As I've noted before, the warp and woof of the corporate media has been to soft soap our history and even our heroes, like JFK, MLK, and RFK. They want us to believe they were all simply offed by isolated lone nuts, but the deep politics of each case says otherwise: that all were victims of the national security state and its allies. History only makes sense when treated not as a succession of facts to be memorized, but as an analysis of countervailing forces set in opposition to each other for attainment of power and/or resources. The conspiracy zeitgeist only becomes manifest and apparent in this context - and not allowing oneself to become a victim of what Curtis White has called "the Middle Mind". This is a molded - by PR - entity, averse to scrutinizing any event below the superficial media-market tropes and sound bites. It is terrified of what it may learn, say about the 60s' assassinations, and therefore sticks to the safe, conforming path offered by the media - never diverging too far beyond the lines.
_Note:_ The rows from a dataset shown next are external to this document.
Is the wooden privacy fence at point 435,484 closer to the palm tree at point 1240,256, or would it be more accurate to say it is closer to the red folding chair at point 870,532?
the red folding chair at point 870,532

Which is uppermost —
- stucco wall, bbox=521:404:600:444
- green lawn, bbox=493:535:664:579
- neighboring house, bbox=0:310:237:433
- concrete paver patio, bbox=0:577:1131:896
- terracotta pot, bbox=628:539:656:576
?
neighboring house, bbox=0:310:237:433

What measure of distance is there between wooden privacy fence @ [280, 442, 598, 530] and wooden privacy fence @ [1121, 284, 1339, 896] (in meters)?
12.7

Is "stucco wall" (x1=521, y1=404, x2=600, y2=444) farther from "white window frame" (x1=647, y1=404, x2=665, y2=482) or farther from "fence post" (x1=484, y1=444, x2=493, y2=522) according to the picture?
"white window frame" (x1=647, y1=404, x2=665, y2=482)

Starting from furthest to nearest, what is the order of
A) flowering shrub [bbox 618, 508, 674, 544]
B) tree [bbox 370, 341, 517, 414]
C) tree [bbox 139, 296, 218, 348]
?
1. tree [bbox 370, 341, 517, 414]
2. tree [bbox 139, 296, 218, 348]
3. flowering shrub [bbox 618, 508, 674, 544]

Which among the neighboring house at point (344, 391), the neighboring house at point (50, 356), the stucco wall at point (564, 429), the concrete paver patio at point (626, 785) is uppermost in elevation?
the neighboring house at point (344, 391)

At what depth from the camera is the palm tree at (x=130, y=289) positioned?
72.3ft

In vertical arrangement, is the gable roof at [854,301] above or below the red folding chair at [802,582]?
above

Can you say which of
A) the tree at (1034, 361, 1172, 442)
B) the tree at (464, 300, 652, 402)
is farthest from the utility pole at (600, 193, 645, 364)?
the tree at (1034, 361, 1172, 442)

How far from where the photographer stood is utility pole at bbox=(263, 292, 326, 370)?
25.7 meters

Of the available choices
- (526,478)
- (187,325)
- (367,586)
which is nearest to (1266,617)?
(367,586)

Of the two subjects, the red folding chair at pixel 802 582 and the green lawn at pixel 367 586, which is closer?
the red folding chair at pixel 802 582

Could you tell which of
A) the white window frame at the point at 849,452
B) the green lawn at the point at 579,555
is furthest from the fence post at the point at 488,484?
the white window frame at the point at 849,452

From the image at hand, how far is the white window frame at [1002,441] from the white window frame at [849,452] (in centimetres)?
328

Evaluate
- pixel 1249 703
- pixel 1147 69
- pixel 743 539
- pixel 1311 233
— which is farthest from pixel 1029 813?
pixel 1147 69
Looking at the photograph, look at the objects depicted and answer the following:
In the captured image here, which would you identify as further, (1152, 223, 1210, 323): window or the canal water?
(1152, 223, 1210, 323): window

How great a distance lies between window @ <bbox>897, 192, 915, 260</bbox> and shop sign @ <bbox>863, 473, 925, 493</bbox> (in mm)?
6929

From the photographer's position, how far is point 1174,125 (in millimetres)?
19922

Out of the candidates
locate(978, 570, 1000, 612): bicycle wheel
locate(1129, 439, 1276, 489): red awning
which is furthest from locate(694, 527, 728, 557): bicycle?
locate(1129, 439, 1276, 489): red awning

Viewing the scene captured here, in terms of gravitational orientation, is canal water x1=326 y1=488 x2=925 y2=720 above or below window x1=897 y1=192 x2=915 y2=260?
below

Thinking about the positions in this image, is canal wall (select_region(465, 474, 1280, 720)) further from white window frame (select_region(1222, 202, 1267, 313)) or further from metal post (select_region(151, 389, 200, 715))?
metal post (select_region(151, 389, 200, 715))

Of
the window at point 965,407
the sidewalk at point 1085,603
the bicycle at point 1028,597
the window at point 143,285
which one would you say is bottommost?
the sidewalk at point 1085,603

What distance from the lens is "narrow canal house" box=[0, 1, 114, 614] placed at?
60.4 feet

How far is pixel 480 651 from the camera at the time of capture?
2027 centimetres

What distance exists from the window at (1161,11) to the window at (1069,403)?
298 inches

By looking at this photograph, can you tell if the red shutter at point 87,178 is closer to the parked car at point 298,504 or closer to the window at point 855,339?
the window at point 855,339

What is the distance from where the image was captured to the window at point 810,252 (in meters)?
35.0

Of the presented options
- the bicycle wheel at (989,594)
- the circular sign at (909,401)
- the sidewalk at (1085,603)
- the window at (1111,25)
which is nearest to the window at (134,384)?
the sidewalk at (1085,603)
Martin Luther King's voice, like Kennedy's before him, inveighed against the military -security state's infrastructure and its alignment with corporate power - seeking to instead disburse social capital to the average citizen. Until we understand that, and get our heads on the right side of history, we will remain victims and not victors - in the ongoing fight to be a truly free people - as opposed to hostages of a Potemkin Democracy - which is really a Corporatocracy.